The windows were fogged up now. She made a fist and pressed the side of it to the pane, then used a finger to top the shape with dots. “A baby foot,” she said and giggled. She looked at him, her finger still on the glass, the last toe spreading, getting bigger from her heat. “You have great eyes,” she said. “Newscaster eyes.”
“Thanks, but they’re contacts.” He popped one out to show her, then wet it in his mouth and put it back in. “Look natural, huh?” He turned down the vent, leaving them in silence.
“JJ,” she said finally.
“Huh?”
“You forgot my name, I think.”
“Is that so?”
“Yeah.”
“Well I didn’t,” he lied. “Denny,” he said, jutting out a hand.
She giggled. “I’ve been calling you that all night.”
“I knew you were smart.” The foot had clouded over. He took a few more hits, offered her some, though he knew she was done, and stubbed it gently in the ashtray. For a dumb moment he thought about giving it to her, like a take-home prize.
“Why do you save all these papers?” She motioned to the stack of Westwords on the floor by her feet, then bent down and grabbed one off the top, started flipping through it.
“I don’t. I just haven’t dumped them. There’s a difference.”
“Rancid Audio,” she read. “Jam session blasts Bluebird.”
He didn’t know why, actually, he still had them. He’d found his apartment a couple weeks ago. It was okay, just north of Denver, in a high-rise called Meadow Acres. Utilities included, steam room, gym. Like a permanent hotel. It was furnished, which was good, because he’d left everything. Which was only fair.
“Dear Diva, My lover fell asleep during sex again. I’m starting to take it personally.”
It felt strange, after a shift, going home to unfamiliar things. The furniture was old, plaid with wood trim. There was a lot of it, but for some reason the place still looked empty. Or maybe it just felt unreal. He hadn’t told anyone that he and Steph had split up. He hadn’t told Lena.
“This is funny. I like the Westword. I think I’ve read this one. Do you ever read the personals? Do you have a girlfriend?”

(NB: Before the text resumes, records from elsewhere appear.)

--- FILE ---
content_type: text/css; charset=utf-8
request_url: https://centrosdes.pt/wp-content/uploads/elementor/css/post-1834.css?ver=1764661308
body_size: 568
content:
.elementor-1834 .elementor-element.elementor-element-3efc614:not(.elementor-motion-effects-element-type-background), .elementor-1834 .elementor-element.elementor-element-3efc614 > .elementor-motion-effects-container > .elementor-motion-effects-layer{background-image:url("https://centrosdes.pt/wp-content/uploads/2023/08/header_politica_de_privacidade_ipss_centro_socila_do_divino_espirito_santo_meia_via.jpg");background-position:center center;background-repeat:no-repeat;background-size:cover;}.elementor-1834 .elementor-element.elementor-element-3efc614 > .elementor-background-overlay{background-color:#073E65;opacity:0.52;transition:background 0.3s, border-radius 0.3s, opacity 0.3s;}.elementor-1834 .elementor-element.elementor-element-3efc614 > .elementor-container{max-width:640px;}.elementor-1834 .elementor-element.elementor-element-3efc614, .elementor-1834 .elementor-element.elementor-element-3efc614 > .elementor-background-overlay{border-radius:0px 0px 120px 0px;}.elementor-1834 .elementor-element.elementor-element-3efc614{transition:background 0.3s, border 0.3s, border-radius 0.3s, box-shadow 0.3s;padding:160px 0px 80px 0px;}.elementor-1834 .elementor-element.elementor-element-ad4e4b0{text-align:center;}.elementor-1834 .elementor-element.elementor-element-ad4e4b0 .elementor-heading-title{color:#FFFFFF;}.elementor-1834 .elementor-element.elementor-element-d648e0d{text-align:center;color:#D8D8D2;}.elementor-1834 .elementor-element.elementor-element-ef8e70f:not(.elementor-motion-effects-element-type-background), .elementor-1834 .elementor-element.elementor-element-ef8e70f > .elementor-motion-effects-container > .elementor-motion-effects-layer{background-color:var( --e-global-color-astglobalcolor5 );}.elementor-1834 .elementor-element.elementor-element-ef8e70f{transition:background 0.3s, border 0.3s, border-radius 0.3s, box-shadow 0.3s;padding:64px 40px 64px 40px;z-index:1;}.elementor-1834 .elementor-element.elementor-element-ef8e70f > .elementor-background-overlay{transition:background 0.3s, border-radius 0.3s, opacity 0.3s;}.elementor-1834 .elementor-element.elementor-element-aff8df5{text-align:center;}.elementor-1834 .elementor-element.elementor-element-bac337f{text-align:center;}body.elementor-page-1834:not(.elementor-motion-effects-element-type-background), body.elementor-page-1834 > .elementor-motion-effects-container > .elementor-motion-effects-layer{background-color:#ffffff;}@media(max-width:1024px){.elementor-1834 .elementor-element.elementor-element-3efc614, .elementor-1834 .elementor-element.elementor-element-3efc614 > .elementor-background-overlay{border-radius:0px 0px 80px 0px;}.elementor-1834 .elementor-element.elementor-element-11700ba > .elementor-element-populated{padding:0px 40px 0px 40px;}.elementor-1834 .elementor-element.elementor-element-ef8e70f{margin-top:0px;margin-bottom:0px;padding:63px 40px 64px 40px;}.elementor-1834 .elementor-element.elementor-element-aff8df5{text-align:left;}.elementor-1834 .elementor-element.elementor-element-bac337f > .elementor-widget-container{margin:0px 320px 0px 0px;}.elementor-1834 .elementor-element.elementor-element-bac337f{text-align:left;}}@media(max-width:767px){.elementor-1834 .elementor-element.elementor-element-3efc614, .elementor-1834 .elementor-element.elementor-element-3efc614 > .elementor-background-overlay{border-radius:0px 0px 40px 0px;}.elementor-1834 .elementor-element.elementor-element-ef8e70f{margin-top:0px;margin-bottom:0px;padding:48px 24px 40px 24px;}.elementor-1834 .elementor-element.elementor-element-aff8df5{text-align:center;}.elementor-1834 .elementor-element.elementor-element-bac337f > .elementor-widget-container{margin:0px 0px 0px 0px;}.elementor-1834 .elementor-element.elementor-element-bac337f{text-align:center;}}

What Denny wanted was to go inside. He needed the cash. It wouldn’t be so bad, to throw back a few more, to talk stats with the regulars. He could still watch the game. Things’d calm down the second half and he’d have a little time. Even if he didn’t have time, he’d watch. And anyway, what good was it to sit here? Like a loser just sitting here. A crazyman. Denny had a flash then, of his old man, at the kitchen table by the TV, over a yellow legal pad, copying Scripture in crazyman handwriting, the a’s and o’s like little squares, nothing curving, no mistakes. If Pop ever gets a job, he’d said once to his mother, we should buy a Xerox machine. And his father had given it to him for that and it’d felt good, actually, because it got his father up and out of that chair. Because for once they weren’t all of them just sitting there, waiting.

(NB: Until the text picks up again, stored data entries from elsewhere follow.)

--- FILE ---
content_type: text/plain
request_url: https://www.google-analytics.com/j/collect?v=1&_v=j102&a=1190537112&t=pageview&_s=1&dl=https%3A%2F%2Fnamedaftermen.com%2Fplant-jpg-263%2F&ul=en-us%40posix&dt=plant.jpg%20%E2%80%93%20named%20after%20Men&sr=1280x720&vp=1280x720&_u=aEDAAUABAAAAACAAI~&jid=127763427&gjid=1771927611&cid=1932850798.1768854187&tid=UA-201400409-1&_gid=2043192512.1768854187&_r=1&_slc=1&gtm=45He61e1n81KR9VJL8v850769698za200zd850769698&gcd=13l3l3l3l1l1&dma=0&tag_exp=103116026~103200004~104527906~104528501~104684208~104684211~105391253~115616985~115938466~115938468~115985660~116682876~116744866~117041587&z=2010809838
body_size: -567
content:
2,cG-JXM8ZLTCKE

“Single straight-laced Jewish male seeks same. Naughty schoolgirl seeks dom to fill my every hole.” JJ looked off, like she was counting.
Who cared if Lena expected it? He didn’t care. And Marna, he thought, it was possible that she would come back, that she was even around here somewhere, chewing her blue gum, holding on to those few minutes of safe, of deciding—Do I go back in? There was only power in it if you did, Denny thought. If, eventually, the answer was yes.
“I almost forgot,” JJ’s voice broke in, “where I was. You know.” She put the newspaper down. “Hey. Aren’t you curious?”
“No.”
“No, listen. I was thinking. My name.”
“You’re high.”
“What it stands for. Most people ask what it stands for. Don’t you want to know?”
He shrugged. “If you need to tell me. If you have to unload or something.”
JJ licked her lips, then touched them with a finger, like she was checking they were still there. “I can’t go back in.”
“Sure you can.”
“Sure I can.” She giggled. “But look. Are my eyes red?”
“Yeah. But who cares. So are everyone’s.”